- Poster
- Directed by: Matthew O'Callaghan
- Story by: Matthew O'Callaghan
- Produced by: Spike Brandt; Tony Cervone;
- Starring: Mel Blanc June Foray
- Music by: Christopher Lennertz (adaptation score) Billy May, Warren Foster and Alan Livingston (song)
- Color process: Deluxe
- Production companies: Reel FX Creative Studios Warner Bros. Animation
- Distributed by: Warner Bros. Pictures
- Release date: November 18, 2011 (with Happy Feet Two);
- Running time: 4 minutes
- Country: United States
- Language: English

= I Tawt I Taw a Puddy Tat =

2011 musical Looney Tunes short

I Tawt I Taw a Puddy Tat is a 2011 American animated Looney Tunes short film featuring the characters Tweety, Sylvester, and Granny. It is an adaptation of the 1950 song "I Taut I Taw a Puddy Tat" sung by Mel Blanc. It features the voice of June Foray as Granny and Blanc's archive recordings taken from the song for Sylvester and Tweety. I Tawt I Taw a Puddy Tat was first shown in theaters before the Warner Bros. feature-length film Happy Feet Two.

==Plot==
Inside Granny's apartment, while Granny is asleep, Tweety sings about his life at home and about Sylvester, who always wants to eat him.

==Voice cast==
- Mel Blanc (via archival recordings) as Tweety and Sylvester
- June Foray as Granny

==Production==
Following the production of Coyote Falls, Fur of Flying and Rabid Rider, Warner Bros. president Sam Register entered writer and director Matthew O'Callaghan's office, where he shared a CD of novelty songs and stories recorded by Mel Blanc. Register had plans of creating animated shorts based on the songs, combining the Looney Tunes characters with CGI animation. After listening to the songs and watching the classic Looney Tunes and Merrie Melodies cartoons, O'Callaghan decided to make a short based on "I Taut I Taw a Puddy Tat". The original record was, according to O'Callaghan, "a sweet duet" without the original cartoons' slapstick violence.
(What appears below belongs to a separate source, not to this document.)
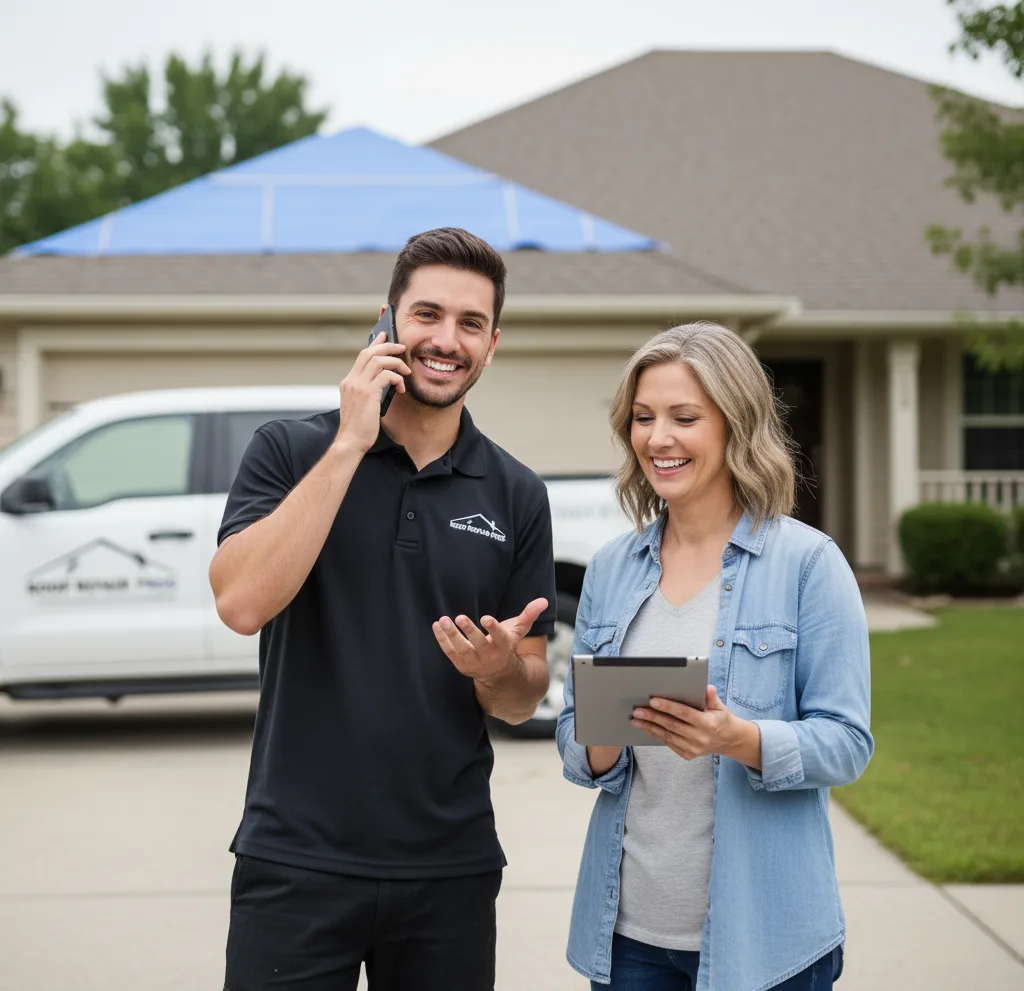 Storm Damage Repair in Sherwood, WI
Gags had to be added in the song without interrupting the lyrics, and O'Callaghan also choreographed the action, making sure to avoid interrupting or changing the music.

The short was produced by Reel FX Creative Studios and Circus Ink Entertainment Ltd., animated by Monica Aston, Ernesto Bottger, Rod Douglas, Eric Drobile, Avner Engel, Troy Griffin, Randy Hayes, Cherise Higashi, T. Daniel Hofstedt, Joseph P. Johnston, Sidney Kombo-Kintombo, Matt Kummer, Stephen Lewis, Stephen Orsini, Keith Osborn, Jill Petrilak, Shahbaaz Shah, Alexander Snow, Lisa Souza, Chad Stewart, Helio Takahashi, Dennis Venizelos, Dimos Vrysellas, Todd Willbur, Wallace Williamson, Paul Wood, and Todd Harper. O'Callaghan and his team had the action take place in a New York City apartment to explore the potential of the characters' physical interactions in 3D.

Blanc's vocal track was separated from the original recording and remastered for the short, with the score being adapted by Christopher Lennertz. Archive recordings of Blanc from the classic cartoons were also used. June Foray was brought in to reprise her role as Granny. Joe Alaskey provided additional vocal effects for Sylvester, which went unused.

==Release==
The short was released theatrically with Happy Feet Two. It was attached as a special feature on the Happy Feet Two DVD and Blu-ray.

It was also included as a bonus on the DVD release of Looney Tunes: Rabbits Run.